A inegável importância de “Bandeira de aço” é mais uma vez reverenciada, desta vez no musical homônimo ao disco, lançado por Papete em 1978, pela gravadora Discos Marcus Pereira, fruto dos trabalhos do pesquisador que lhe emprestou o nome. O musical está em cartaz até hoje (30), no Teatro Arthur Azevedo, com sessões às 19h30 e retirada de ingressos gratuitos na bilheteria do teatro (Rua do Sol, Centro), a partir das 16h.

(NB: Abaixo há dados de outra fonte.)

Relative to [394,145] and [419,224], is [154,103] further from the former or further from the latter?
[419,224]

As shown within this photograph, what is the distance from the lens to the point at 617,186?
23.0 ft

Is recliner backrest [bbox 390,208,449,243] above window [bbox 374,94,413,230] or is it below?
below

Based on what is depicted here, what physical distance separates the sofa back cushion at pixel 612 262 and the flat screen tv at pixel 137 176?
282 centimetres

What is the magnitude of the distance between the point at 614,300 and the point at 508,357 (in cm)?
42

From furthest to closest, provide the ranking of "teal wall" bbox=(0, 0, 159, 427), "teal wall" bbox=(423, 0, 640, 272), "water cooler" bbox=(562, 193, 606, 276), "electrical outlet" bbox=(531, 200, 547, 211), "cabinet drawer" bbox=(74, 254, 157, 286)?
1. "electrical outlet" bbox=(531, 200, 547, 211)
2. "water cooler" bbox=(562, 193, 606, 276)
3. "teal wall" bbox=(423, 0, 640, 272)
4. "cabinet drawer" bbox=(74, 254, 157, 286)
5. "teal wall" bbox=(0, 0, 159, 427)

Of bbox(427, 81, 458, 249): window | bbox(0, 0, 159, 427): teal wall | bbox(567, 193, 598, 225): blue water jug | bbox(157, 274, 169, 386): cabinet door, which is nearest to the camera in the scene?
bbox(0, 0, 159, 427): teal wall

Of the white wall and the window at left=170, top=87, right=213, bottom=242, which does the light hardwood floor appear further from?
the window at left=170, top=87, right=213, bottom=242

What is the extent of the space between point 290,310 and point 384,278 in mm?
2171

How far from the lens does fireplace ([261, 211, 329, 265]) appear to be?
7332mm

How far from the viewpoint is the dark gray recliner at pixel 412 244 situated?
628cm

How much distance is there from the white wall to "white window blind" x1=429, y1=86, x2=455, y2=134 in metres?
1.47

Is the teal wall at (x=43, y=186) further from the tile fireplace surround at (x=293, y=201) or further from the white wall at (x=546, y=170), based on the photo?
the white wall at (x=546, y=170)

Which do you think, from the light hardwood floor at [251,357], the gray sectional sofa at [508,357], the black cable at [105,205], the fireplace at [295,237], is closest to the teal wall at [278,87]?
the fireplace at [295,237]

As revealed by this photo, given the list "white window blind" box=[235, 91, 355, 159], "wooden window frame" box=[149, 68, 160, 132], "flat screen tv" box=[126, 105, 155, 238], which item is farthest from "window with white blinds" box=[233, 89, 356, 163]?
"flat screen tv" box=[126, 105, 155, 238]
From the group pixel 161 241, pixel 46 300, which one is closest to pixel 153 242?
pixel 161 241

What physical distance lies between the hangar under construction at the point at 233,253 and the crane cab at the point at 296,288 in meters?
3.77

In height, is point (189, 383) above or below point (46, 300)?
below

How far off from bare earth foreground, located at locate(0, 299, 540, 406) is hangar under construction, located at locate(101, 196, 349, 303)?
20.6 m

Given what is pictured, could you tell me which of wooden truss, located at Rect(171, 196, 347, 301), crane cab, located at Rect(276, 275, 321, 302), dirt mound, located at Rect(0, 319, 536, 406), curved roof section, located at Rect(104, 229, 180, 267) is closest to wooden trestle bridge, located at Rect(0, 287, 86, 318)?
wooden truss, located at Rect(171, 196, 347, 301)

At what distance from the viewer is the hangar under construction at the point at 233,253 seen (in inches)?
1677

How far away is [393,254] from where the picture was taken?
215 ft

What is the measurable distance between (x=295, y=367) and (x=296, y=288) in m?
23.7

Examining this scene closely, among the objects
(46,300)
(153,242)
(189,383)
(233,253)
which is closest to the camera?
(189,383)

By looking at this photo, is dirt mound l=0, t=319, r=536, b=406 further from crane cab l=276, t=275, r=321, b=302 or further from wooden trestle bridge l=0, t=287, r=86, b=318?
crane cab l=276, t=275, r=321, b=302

O musical dá conta de remontar a história do álbum sem se desligar de abordagens ao contexto em que o mesmo foi realizado (os anos de chumbo da ditadura militar brasileira, a que o título faz referência explícita e foi alvo de censura, driblada pela inteligência de Cesar Teixeira), a importância dos experimentos da turma do Laboratório de Expressões Artísticas (fundado seis anos antes do lançamento do álbum, por, entre outros, Cesar Teixeira, Josias Sobrinho e Sérgio Habibe – três dos quatro compositores gravados por Papete; o quarto é o carioca Ronaldo Mota), trazendo pela primeira vez, elementos da cultura popular do Maranhão para a música popular urbana produzida por aqui, e colocando no centro das atenções o produtor e pesquisador Marcus Pereira e o compositor Chico Saldanha, que tangenciou o processo – foi ele o responsável por apresentar a Papete as músicas registradas no “Bandeira de aço”.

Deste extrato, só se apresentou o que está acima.